Transcribe the data word for word, everything from the line containing "How much physical" down to the end of the data, including both ends.

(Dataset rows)

[Start]

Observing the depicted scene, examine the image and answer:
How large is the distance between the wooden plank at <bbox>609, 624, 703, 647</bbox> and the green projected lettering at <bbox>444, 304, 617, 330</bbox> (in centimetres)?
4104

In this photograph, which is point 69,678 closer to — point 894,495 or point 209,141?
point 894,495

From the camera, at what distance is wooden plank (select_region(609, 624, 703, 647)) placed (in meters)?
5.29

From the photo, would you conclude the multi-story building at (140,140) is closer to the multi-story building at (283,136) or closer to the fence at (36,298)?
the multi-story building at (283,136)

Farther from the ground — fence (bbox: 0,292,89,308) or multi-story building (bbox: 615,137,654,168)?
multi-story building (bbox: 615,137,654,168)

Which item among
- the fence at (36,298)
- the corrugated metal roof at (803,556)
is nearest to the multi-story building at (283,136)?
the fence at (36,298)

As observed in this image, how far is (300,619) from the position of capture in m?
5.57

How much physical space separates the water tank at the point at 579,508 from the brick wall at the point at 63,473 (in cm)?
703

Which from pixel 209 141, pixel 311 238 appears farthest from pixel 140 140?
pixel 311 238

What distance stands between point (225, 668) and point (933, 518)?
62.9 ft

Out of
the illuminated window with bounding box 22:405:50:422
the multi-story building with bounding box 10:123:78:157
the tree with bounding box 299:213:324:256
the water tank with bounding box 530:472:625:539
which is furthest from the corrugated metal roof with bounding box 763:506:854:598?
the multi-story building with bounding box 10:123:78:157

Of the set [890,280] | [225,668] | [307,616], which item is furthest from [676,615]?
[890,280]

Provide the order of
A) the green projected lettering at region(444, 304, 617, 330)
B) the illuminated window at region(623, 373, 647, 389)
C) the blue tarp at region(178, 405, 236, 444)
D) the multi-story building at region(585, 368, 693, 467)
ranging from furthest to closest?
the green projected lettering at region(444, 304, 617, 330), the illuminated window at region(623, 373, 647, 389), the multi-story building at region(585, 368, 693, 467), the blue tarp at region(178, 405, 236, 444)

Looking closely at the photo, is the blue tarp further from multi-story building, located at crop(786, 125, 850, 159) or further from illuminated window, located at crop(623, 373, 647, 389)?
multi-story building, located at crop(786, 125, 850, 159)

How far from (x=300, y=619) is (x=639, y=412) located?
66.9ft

[End]

**Reply**
How much physical space separates the water tank at the point at 579,508 from the brick wall at the point at 63,473 (in cm)?
703

Which from pixel 209 141, pixel 311 238 appears farthest from pixel 140 140?
pixel 311 238

What distance stands between point (225, 668) and point (933, 518)?
62.9 ft

Out of
the illuminated window with bounding box 22:405:50:422
the multi-story building with bounding box 10:123:78:157
the tree with bounding box 299:213:324:256
the water tank with bounding box 530:472:625:539
which is furthest from the corrugated metal roof with bounding box 763:506:854:598?
the multi-story building with bounding box 10:123:78:157

Of the set [890,280] | [225,668] | [307,616], which item is furthest from [676,615]?
[890,280]

Provide the order of
A) the green projected lettering at region(444, 304, 617, 330)
B) the illuminated window at region(623, 373, 647, 389)
C) the blue tarp at region(178, 405, 236, 444)
D) the multi-story building at region(585, 368, 693, 467)
ranging from furthest to closest?
the green projected lettering at region(444, 304, 617, 330), the illuminated window at region(623, 373, 647, 389), the multi-story building at region(585, 368, 693, 467), the blue tarp at region(178, 405, 236, 444)

Looking closely at the photo, is the blue tarp further from multi-story building, located at crop(786, 125, 850, 159) or further from illuminated window, located at crop(623, 373, 647, 389)?
multi-story building, located at crop(786, 125, 850, 159)

How far from (x=300, y=619) is (x=639, y=412) located?
66.9ft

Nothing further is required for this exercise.